§ **Extrait fourni**
Sous l’impulsion de Brice Clotaire Oligui Nguema, le Gabon s’est transformé en un vaste chantier à ciel ouvert, marquant le début de ce que les autorités appellent la « Grande restauration » du patrimoine routier. Priorité stratégique de la 5ème République, cette offensive vise à briser l’enclavement des provinces et à fluidifier les échanges commerciaux. Parmi les dossiers prioritaires, l’axe Ntoum-Cocobeach et le tronçon Ovan-Makokou font figure de symboles : ces chantiers, longtemps restés au stade de promesses, sont désormais au cœur d’une accélération sans précédent.

§ **Consigne**
Recopiez à l'identique tout le passage du texte sur les routes du Gabon, depuis « Sous l’impulsion de » jusqu'à « accélération sans précédent. ». Les lignes qui suivent ne sont pas nécessaires.

[Entrées de données enregistrées]
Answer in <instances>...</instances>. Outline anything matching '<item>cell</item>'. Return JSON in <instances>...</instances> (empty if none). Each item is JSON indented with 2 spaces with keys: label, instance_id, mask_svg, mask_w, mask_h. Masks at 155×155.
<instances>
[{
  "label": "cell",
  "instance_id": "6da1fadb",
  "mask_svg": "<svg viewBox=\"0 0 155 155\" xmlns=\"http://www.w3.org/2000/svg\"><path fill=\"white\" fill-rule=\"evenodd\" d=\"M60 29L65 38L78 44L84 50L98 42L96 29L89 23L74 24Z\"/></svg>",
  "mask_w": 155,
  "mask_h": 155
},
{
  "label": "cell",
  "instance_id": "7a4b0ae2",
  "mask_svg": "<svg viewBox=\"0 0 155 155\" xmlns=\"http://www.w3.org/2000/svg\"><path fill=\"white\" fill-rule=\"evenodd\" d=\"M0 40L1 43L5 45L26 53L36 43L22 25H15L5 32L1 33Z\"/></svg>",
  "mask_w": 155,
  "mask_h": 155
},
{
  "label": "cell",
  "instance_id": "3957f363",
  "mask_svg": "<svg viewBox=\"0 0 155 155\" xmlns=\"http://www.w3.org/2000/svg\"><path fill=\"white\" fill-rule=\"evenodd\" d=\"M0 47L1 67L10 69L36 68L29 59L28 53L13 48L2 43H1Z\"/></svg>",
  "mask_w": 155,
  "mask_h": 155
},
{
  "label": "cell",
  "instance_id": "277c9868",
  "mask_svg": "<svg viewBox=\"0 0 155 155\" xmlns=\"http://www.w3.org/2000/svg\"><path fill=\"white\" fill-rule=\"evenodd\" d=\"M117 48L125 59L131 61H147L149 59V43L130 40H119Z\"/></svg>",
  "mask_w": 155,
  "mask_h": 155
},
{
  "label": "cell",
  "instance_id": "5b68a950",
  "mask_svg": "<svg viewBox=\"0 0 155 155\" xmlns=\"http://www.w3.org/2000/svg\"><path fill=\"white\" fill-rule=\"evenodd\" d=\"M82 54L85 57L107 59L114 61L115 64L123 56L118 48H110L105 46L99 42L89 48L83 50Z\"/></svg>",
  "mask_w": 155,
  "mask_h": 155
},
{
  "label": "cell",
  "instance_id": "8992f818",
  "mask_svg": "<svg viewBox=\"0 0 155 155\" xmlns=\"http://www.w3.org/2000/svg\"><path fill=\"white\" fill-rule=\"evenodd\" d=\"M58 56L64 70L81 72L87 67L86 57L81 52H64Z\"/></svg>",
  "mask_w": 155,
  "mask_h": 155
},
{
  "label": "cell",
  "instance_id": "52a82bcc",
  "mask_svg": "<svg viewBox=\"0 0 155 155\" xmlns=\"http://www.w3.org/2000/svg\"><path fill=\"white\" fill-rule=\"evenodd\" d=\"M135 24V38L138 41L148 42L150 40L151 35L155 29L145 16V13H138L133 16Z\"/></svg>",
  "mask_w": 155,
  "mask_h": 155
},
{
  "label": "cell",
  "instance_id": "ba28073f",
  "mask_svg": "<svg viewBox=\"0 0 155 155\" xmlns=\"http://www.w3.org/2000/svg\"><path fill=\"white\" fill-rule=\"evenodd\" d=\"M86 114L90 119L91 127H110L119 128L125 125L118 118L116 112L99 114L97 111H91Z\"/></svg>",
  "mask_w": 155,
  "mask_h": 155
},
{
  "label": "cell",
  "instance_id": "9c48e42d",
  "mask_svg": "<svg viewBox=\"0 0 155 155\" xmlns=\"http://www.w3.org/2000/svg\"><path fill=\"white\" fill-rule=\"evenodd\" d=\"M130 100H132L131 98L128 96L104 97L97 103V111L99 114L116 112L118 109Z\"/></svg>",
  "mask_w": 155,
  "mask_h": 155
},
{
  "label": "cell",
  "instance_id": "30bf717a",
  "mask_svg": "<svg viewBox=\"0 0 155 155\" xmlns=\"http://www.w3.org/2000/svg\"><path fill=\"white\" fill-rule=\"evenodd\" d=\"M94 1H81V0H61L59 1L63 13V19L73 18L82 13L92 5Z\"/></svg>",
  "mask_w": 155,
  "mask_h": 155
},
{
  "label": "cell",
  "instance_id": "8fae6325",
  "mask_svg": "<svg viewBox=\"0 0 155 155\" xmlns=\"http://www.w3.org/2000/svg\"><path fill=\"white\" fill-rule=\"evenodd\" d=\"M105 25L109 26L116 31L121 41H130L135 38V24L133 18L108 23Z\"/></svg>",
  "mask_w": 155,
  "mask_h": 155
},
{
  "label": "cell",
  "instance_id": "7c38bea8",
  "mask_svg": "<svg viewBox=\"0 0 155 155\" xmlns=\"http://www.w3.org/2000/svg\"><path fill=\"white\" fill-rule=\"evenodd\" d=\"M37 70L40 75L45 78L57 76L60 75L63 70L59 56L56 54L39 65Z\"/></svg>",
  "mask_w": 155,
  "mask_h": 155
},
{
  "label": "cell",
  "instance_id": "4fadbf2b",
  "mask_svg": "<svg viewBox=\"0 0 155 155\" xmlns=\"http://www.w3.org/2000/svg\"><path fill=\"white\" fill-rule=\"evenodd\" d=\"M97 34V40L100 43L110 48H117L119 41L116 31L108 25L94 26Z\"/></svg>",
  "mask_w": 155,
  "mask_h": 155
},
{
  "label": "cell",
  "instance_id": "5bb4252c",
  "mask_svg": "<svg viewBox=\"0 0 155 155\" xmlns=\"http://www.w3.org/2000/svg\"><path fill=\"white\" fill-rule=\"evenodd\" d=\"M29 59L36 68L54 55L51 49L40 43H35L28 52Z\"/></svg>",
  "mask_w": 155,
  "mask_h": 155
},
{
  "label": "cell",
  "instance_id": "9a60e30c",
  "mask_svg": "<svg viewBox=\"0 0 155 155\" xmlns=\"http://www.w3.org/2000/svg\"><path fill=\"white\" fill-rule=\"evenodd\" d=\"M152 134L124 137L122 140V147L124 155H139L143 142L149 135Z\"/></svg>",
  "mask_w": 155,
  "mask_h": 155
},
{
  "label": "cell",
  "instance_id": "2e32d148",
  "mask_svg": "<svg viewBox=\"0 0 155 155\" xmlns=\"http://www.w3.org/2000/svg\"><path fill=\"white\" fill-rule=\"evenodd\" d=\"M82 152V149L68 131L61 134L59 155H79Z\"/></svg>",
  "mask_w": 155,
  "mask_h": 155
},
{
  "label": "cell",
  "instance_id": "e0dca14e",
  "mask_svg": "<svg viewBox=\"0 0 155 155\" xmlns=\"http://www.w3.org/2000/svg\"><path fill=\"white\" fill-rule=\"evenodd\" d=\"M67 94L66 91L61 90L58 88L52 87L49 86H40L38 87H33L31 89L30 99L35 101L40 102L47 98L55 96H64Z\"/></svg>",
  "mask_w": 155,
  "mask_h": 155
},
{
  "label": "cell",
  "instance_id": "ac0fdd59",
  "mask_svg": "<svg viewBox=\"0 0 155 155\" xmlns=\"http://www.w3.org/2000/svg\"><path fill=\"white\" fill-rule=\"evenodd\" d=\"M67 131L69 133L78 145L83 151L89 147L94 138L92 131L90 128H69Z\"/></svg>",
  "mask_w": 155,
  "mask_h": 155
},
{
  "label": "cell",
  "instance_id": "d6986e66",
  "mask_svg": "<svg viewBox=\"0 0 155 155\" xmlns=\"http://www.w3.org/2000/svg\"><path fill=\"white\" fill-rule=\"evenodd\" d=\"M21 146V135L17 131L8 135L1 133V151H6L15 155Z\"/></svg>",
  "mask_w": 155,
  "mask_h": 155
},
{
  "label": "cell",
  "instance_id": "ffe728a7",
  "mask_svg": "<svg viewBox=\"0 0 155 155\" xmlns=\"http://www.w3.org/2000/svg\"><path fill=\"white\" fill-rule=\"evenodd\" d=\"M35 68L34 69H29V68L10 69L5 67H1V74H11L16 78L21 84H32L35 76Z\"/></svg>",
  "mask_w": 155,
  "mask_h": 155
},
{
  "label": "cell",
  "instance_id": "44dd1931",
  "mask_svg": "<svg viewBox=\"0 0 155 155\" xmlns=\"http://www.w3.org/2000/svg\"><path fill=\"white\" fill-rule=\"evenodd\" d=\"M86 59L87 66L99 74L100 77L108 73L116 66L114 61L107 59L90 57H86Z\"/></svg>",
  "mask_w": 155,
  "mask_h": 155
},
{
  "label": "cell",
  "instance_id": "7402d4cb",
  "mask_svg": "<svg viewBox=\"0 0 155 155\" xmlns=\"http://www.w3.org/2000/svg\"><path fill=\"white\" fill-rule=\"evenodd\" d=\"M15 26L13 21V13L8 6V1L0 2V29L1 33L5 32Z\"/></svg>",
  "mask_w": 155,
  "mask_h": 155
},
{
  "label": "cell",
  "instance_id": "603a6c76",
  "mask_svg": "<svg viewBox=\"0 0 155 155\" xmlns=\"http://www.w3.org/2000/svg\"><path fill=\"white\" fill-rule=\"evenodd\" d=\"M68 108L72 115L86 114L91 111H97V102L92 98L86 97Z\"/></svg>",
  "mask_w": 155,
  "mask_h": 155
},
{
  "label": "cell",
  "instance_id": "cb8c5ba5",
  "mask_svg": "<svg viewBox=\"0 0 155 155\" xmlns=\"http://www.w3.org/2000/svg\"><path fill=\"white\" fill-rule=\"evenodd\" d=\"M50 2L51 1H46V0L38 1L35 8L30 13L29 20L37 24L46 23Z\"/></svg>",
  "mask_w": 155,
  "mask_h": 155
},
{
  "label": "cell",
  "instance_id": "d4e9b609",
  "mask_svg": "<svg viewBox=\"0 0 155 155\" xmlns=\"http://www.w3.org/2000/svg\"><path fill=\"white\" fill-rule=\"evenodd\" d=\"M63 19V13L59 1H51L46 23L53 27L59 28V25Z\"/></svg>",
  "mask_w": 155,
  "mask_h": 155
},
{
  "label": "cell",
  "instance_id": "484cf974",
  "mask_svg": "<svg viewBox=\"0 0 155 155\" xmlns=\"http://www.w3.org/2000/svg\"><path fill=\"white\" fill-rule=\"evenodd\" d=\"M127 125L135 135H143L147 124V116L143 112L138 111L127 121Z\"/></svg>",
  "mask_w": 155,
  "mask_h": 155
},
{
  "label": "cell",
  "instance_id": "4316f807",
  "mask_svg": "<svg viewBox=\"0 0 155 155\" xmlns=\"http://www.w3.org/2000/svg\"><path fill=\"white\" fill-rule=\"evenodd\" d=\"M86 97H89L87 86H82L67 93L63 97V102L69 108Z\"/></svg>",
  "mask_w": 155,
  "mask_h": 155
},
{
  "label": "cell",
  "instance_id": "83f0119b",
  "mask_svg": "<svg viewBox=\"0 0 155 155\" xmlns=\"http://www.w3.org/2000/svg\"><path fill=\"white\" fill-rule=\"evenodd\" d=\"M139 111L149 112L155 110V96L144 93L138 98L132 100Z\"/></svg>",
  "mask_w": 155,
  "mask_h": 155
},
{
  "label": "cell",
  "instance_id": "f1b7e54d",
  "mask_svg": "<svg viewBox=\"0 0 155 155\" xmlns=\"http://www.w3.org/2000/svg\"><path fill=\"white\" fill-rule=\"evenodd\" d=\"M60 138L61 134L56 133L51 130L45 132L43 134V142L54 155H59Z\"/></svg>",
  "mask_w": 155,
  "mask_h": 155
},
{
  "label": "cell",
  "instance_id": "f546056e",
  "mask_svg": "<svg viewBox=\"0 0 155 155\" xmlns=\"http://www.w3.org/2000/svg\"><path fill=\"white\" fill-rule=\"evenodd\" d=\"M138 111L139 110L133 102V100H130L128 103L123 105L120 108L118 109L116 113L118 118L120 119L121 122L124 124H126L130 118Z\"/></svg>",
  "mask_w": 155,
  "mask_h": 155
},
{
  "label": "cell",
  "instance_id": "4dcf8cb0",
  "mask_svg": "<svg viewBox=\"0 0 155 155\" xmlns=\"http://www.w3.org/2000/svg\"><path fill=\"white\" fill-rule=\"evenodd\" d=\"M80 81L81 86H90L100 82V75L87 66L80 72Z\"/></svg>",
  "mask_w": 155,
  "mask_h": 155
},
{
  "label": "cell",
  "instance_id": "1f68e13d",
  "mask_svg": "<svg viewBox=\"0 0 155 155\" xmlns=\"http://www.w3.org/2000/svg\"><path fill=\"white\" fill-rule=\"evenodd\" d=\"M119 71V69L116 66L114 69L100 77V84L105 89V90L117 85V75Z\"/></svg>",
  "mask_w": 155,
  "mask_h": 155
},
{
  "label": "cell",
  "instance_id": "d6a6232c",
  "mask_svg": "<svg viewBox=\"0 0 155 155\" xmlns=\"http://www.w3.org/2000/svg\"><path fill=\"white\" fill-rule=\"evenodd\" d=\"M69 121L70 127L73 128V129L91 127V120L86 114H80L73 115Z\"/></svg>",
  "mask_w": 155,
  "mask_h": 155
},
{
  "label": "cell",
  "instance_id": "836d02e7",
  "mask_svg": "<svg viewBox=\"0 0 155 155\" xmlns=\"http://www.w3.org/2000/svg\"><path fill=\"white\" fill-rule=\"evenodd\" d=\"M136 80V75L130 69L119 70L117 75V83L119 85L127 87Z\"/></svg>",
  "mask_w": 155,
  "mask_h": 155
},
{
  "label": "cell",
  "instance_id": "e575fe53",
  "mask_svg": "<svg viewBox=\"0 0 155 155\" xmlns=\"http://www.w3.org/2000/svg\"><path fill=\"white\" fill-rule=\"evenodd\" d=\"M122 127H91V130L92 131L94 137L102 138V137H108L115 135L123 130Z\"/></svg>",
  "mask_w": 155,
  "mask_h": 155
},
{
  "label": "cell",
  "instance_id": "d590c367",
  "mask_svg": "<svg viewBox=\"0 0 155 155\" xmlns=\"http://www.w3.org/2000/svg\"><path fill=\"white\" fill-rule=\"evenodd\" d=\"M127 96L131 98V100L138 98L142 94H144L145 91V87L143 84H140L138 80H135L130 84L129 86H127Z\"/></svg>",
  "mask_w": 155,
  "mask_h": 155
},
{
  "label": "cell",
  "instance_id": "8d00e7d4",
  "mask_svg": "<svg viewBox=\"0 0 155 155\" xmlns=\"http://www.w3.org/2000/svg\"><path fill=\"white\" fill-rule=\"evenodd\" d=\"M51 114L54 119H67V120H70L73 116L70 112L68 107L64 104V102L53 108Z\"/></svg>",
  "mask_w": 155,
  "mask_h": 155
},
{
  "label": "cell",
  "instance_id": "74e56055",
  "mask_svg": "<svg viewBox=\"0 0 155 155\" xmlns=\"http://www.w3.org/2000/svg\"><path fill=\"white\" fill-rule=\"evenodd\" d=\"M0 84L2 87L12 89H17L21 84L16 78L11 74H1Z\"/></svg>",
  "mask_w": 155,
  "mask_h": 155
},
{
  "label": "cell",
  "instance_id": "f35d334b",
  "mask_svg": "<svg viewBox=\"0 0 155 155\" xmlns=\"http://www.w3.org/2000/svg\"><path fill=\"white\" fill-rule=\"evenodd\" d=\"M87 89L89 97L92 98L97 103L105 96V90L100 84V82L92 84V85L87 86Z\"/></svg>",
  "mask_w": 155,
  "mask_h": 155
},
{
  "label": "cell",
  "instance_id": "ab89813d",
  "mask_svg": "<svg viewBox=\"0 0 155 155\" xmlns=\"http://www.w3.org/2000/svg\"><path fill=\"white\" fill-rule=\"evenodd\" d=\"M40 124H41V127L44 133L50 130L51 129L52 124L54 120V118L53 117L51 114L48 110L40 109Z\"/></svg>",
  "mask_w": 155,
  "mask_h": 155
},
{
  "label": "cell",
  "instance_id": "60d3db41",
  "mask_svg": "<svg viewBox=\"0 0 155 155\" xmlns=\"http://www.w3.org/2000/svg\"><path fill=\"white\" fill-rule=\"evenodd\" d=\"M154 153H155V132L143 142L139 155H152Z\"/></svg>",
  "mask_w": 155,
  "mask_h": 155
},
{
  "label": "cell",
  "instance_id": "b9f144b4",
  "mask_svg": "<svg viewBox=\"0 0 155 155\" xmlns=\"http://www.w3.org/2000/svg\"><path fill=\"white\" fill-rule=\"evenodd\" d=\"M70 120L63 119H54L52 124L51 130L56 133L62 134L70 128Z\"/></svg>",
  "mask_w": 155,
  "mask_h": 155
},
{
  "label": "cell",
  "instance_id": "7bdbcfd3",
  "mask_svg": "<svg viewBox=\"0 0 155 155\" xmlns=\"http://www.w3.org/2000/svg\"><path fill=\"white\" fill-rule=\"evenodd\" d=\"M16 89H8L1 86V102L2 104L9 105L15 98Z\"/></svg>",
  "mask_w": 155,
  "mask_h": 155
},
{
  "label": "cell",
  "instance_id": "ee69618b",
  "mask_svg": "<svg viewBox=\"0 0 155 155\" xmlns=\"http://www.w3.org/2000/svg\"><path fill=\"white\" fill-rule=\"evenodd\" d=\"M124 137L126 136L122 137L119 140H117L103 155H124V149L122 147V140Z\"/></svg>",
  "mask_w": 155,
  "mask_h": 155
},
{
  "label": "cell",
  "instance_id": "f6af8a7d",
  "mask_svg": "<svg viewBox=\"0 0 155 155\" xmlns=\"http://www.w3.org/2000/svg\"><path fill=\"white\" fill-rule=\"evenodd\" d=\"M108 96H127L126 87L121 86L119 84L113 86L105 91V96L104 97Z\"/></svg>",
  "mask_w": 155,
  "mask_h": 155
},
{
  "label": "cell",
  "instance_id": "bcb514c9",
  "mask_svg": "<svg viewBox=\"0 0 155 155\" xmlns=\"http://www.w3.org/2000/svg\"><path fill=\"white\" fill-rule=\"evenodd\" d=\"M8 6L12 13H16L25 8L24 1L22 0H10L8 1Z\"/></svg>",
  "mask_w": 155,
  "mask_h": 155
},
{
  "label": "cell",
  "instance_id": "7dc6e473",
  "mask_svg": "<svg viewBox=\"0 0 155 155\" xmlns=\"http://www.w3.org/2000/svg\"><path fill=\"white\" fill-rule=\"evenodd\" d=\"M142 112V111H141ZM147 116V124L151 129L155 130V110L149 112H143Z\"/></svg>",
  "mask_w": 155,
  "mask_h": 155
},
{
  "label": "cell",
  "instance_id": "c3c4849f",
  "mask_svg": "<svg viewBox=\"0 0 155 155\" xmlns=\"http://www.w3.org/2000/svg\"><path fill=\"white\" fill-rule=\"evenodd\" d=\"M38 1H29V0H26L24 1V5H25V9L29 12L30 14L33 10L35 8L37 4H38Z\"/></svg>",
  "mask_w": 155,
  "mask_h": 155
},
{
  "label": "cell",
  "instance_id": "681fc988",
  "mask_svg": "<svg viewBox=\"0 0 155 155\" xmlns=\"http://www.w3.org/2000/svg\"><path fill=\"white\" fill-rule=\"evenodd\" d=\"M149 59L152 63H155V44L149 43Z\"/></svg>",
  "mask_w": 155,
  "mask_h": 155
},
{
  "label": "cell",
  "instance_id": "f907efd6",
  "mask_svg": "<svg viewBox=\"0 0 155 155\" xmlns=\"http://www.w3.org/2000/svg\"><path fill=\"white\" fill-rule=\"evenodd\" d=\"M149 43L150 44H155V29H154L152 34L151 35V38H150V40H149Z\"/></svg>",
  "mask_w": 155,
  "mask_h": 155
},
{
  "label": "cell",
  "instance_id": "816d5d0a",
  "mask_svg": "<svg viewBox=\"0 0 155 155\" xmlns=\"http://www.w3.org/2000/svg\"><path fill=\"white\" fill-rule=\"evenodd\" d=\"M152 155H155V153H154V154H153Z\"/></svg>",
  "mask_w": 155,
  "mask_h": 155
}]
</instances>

§ **Corrigé**
Sous l’impulsion de Brice Clotaire Oligui Nguema, le Gabon s’est transformé en un vaste chantier à ciel ouvert, marquant le début de ce que les autorités appellent la « Grande restauration » du patrimoine routier. Priorité stratégique de la 5ème République, cette offensive vise à briser l’enclavement des provinces et à fluidifier les échanges commerciaux. Parmi les dossiers prioritaires, l’axe Ntoum-Cocobeach et le tronçon Ovan-Makokou font figure de symboles : ces chantiers, longtemps restés au stade de promesses, sont désormais au cœur d’une accélération sans précédent.